Un climat de tension croissante au sein du Parti républicain
Cet épisode illustre la montée des tensions entre le président Trump et ses opposants politiques, en particulier ceux issus de son propre camp républicain. Le conflit avec Liz Cheney, déjà exposé lors des débats sur l’éthique et la démocratie au sein du parti, semble atteindre un nouveau niveau.
Inquiétudes sur la rhétorique violente en politique
L’incident relance également le débat sur l’utilisation d’images violentes dans le discours politique.

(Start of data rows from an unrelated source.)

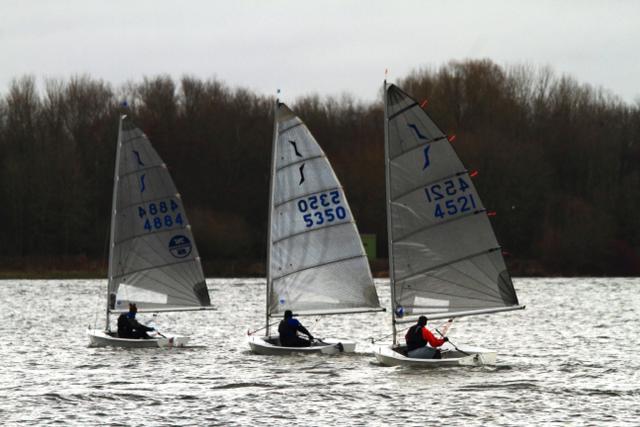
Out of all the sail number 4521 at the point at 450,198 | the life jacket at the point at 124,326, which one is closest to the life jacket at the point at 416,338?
the sail number 4521 at the point at 450,198

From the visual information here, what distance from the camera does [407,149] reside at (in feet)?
98.9

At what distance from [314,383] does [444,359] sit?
3050 millimetres

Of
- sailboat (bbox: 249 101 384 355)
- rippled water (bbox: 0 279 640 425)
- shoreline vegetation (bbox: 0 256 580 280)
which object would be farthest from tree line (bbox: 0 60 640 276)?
sailboat (bbox: 249 101 384 355)

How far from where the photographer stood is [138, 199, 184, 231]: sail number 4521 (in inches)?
1502

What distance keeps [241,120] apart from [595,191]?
27691 mm

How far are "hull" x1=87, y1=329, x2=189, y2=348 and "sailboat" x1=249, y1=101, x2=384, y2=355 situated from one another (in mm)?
3121

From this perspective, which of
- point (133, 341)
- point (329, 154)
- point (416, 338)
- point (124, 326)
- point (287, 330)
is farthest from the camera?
point (329, 154)

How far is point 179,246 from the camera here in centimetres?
3847

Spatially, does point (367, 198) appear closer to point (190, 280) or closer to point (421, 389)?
point (190, 280)

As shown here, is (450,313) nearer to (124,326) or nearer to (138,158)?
(124,326)

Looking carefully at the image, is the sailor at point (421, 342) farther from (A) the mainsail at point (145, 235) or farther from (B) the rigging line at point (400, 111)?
(A) the mainsail at point (145, 235)

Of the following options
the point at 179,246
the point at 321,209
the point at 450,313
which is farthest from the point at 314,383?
the point at 179,246

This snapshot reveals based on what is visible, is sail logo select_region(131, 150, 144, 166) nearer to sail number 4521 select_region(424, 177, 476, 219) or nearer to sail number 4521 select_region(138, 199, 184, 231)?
sail number 4521 select_region(138, 199, 184, 231)

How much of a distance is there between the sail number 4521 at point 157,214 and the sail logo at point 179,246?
435 millimetres
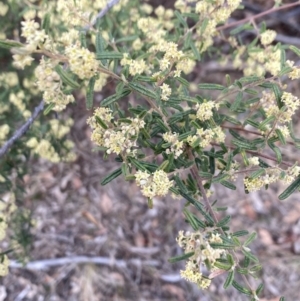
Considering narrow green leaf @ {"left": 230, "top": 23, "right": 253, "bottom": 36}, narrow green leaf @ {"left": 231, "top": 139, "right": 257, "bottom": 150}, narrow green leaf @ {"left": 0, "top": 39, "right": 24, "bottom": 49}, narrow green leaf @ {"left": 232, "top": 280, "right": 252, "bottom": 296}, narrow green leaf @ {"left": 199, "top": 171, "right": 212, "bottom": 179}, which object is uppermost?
narrow green leaf @ {"left": 0, "top": 39, "right": 24, "bottom": 49}

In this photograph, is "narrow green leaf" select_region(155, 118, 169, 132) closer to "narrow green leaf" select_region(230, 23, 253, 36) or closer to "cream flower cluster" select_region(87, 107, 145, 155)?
"cream flower cluster" select_region(87, 107, 145, 155)

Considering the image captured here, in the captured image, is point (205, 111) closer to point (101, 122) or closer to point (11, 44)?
point (101, 122)

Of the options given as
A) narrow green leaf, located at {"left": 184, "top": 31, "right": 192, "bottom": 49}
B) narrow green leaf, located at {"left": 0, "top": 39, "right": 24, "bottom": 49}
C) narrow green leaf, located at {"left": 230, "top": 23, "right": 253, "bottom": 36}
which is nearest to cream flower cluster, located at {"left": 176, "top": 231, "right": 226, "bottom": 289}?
narrow green leaf, located at {"left": 0, "top": 39, "right": 24, "bottom": 49}

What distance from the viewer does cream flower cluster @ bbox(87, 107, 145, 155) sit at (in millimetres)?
1142

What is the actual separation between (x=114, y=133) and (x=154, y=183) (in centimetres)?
16

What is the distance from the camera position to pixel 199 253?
107 cm

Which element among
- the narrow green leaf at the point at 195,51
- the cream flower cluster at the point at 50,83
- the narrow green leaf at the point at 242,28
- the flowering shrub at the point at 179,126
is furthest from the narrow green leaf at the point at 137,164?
the narrow green leaf at the point at 242,28

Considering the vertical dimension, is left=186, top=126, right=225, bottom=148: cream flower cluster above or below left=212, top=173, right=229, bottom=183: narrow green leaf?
above

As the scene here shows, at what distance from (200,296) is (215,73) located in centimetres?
159

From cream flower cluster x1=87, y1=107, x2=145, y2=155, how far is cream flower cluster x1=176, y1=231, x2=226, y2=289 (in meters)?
0.27

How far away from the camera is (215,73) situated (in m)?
3.32

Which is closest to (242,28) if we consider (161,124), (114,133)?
(161,124)

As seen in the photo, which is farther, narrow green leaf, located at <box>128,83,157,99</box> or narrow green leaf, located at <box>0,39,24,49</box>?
narrow green leaf, located at <box>128,83,157,99</box>

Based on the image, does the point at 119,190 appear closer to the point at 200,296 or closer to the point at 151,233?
the point at 151,233
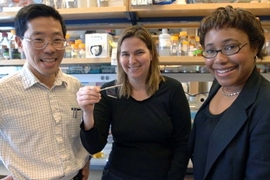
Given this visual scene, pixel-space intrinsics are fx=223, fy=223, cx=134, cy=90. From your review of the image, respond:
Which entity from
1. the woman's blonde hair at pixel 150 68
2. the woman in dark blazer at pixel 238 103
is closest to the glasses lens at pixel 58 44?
the woman's blonde hair at pixel 150 68

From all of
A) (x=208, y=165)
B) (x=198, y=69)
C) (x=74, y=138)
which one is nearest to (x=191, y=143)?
(x=208, y=165)

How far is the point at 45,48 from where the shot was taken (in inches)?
37.1

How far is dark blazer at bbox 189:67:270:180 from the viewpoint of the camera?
0.67m

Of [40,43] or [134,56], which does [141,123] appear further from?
[40,43]

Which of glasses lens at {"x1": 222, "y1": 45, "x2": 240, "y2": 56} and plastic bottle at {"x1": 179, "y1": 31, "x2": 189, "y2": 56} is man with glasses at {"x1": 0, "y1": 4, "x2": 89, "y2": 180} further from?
plastic bottle at {"x1": 179, "y1": 31, "x2": 189, "y2": 56}

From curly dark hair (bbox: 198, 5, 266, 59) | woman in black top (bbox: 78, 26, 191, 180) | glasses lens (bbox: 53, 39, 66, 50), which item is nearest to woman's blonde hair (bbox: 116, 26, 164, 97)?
woman in black top (bbox: 78, 26, 191, 180)

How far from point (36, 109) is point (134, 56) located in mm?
507

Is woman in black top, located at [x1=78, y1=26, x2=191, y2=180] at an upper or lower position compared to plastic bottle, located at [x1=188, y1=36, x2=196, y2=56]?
lower

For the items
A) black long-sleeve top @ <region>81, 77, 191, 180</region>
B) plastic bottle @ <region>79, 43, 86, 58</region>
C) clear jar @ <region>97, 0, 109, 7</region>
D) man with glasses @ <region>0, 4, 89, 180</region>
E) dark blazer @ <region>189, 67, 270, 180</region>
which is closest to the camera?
dark blazer @ <region>189, 67, 270, 180</region>

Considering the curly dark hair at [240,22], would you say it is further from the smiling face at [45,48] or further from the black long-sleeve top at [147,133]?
the smiling face at [45,48]

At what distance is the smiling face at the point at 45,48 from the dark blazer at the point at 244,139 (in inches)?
28.3

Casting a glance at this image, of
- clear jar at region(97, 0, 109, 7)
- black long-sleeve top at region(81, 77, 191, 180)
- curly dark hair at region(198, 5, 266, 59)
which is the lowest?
black long-sleeve top at region(81, 77, 191, 180)

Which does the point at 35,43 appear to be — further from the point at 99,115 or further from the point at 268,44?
the point at 268,44

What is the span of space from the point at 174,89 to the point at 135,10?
24.7 inches
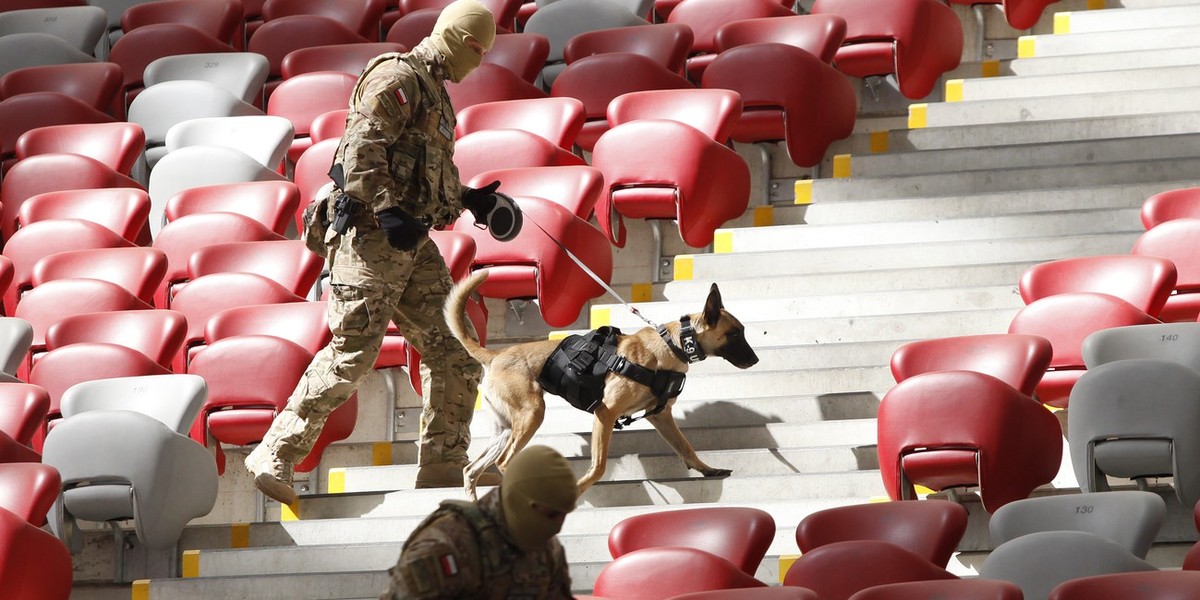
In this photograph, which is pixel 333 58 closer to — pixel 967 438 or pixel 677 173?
pixel 677 173

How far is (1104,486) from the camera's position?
4.36 meters

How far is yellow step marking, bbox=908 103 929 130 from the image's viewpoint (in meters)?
6.94

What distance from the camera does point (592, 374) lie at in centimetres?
480

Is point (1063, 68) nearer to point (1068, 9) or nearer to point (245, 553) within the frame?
point (1068, 9)

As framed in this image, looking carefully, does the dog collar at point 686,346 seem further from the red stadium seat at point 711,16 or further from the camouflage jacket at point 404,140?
the red stadium seat at point 711,16

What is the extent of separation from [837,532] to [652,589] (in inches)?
20.1

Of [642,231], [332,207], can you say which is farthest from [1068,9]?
[332,207]

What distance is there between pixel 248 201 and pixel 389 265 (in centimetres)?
215

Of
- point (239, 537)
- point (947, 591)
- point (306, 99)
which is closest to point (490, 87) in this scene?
point (306, 99)

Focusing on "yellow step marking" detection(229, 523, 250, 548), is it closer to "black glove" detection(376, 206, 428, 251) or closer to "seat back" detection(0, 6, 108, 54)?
"black glove" detection(376, 206, 428, 251)

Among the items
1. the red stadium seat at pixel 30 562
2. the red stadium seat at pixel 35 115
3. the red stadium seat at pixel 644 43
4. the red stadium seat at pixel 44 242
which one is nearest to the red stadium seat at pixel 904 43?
the red stadium seat at pixel 644 43

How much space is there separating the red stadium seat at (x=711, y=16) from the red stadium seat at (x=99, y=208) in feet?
8.30

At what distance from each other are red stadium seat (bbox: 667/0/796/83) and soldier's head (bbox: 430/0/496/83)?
2.83 m

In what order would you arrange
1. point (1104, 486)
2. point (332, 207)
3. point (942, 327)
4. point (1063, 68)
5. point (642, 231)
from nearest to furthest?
1. point (1104, 486)
2. point (332, 207)
3. point (942, 327)
4. point (642, 231)
5. point (1063, 68)
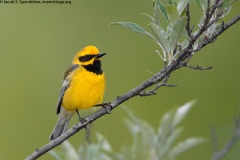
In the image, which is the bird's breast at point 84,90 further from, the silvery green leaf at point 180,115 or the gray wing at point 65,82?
the silvery green leaf at point 180,115

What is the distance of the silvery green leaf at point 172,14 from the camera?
2.61 meters

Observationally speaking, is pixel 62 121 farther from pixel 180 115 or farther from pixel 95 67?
pixel 180 115

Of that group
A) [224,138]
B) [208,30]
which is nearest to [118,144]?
[224,138]

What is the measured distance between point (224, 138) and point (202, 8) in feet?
13.3

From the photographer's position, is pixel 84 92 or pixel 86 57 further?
pixel 86 57

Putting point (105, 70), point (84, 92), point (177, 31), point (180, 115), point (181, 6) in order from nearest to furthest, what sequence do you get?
point (177, 31), point (181, 6), point (180, 115), point (84, 92), point (105, 70)

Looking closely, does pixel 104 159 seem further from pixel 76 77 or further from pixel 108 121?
pixel 108 121

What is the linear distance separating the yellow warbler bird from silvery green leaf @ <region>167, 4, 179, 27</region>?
1.74 metres

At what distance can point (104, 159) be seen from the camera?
3.49m

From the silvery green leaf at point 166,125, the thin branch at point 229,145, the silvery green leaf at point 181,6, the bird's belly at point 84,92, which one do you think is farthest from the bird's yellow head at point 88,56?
the silvery green leaf at point 181,6

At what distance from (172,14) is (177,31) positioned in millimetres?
76

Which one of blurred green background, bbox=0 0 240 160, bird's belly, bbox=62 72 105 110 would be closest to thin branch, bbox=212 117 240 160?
bird's belly, bbox=62 72 105 110

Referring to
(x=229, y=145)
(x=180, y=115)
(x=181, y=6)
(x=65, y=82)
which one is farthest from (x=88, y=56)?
(x=181, y=6)

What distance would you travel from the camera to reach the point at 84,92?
4.39m
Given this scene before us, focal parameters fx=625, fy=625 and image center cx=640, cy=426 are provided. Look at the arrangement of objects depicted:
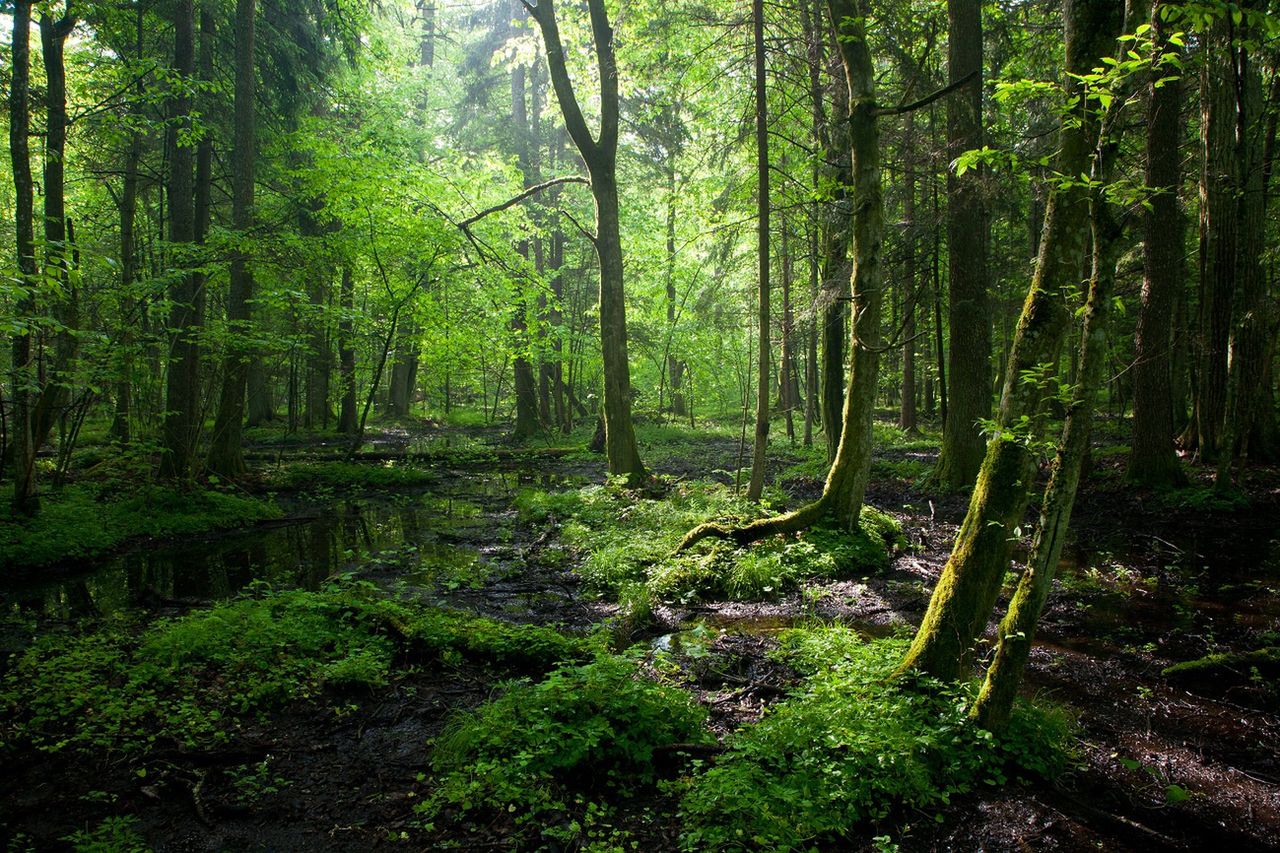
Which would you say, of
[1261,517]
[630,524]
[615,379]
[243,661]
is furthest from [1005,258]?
[243,661]

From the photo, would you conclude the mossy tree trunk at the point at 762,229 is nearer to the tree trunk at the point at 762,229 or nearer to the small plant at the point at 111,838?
the tree trunk at the point at 762,229

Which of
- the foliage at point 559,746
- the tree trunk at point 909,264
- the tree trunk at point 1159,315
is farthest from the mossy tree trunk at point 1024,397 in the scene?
the tree trunk at point 1159,315

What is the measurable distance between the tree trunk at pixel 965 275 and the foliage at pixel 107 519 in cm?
1284

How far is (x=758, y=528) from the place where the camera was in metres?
8.27

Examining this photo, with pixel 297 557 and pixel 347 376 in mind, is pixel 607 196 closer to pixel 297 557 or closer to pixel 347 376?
pixel 297 557

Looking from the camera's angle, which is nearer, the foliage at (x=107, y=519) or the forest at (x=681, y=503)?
the forest at (x=681, y=503)

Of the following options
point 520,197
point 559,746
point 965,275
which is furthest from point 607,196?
point 559,746

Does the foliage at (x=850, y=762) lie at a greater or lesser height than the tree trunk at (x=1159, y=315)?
lesser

Il soulève plusieurs préoccupations :
- Les risques de banalisation des menaces et de la violence verbale
- L’impact potentiel sur la sécurité des responsables politiques
- Les conséquences à long terme pour la santé des institutions démocratiques
En filigrane, cette affaire interroge la responsabilité des dirigeants dans la façon dont ils s’expriment en public, ainsi que l’effet de leurs mots sur le climat politique et social aux États-Unis.